◆ The problem ◆
Of all the lines in the entries below, give again exactly those starting at the line containing "makemoneyteam.com" and ending at the line containing "Art Nouveau Flourish", both ends included, and no others.

◆ Data ◆
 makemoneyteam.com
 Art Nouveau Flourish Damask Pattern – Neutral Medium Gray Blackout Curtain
...
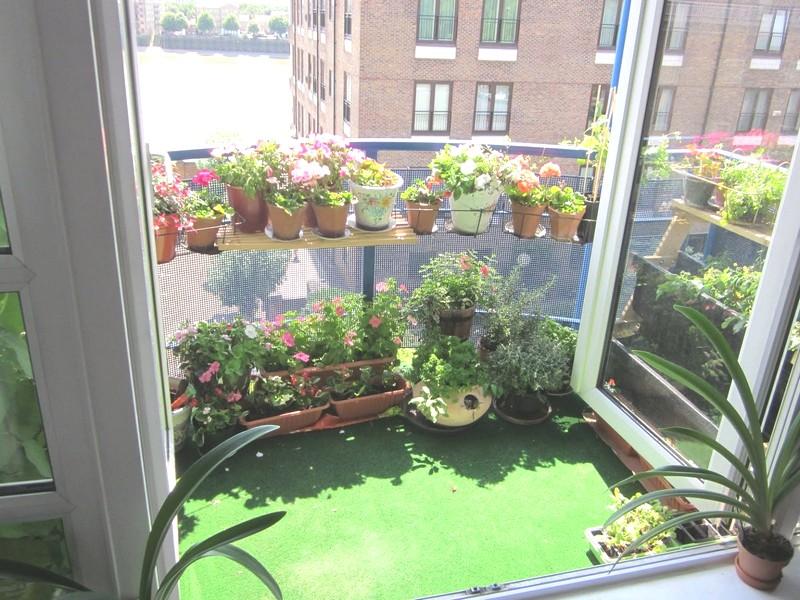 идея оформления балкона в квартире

◆ Task answer ◆
 makemoneyteam.com
 Art Nouveau Flourish Damask Pattern – Neutral Medium Gray Blackout Curtain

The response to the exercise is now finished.